I have read that with the setup I have now, since the plastic is touching the cool concrete block wall, condensation could happen on the inside of the plastic and then be absorbed by the insulation creating mold. Does that make sense?


Some people seem to think i'd be fine the way it is now and others act like it could not be worse. It is very confusing.

I think I can at least take down the drywall sheets and remove the paper facing from the batt. Everyone seems to agree that having the paper in basement walls is a bad idea.

If I were to put foam board against the cement block now it would be a big hassle since electrical outlets/wires and drywall are already in the frame.

Do you think it is worth removing all that?


----------



## Gary in WA (Mar 11, 2009)

I would. The plastic will stop moisture leaving the basement and grow mold on the resin holding the fibers together in the batts. I guessing, no sill sealer under the p.t. plate to stop any air/capillary/thermal break, low density (R-11) 3-1/2" batt insulation inherent with convective loops, and no foam board air sealing the rims; http://www.diychatroom.com/f98/biggest-loser-fiberglass-insulation-90438/

This from my other post; Check around at different web sites to compare information on basement finishing. A few examples; http://www.terrylove.com/forums/show...or-my-basement

http://www.greenbuildingadvisor.com/...ent-insulation

http://www.familyhandyman.com/DIY-Pr...-By-Step#step2


Gary


----------



## AllanJ (Nov 24, 2007)

Short of putting hermetically sealed foam of sufficient R value on the wall, there will always be room air moisture condensing on the "far side" -- on the concrete foundation, on a plastic sheet hung on the concrete foundation, on a thinner foam insulation board with infiltration of non-hermetically sealed joints, etc.

One of the recommended methods is having rigid foam insulation against the wall first. Another is an air gap of about an inch between ordinary fiberglass batts and the concrete wall.

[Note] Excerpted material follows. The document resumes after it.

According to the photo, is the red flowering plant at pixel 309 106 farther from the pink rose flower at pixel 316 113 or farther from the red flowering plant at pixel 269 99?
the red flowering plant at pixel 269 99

Still, the front side (against the drywall) should not have a moisture barrier or in the case of faced batts, numerous holes should be cut so any moisture that got in can reasonably easily evaporate back out during the summer when the wall isn't as cold.


----------



## HomeSealed (Jan 3, 2008)

Clueless, GBR has got you covered. The only reason there is conflicting info is because some is outdated, and some is flat out incorrect. The most up to date, best practices can be found in GBR's links.


----------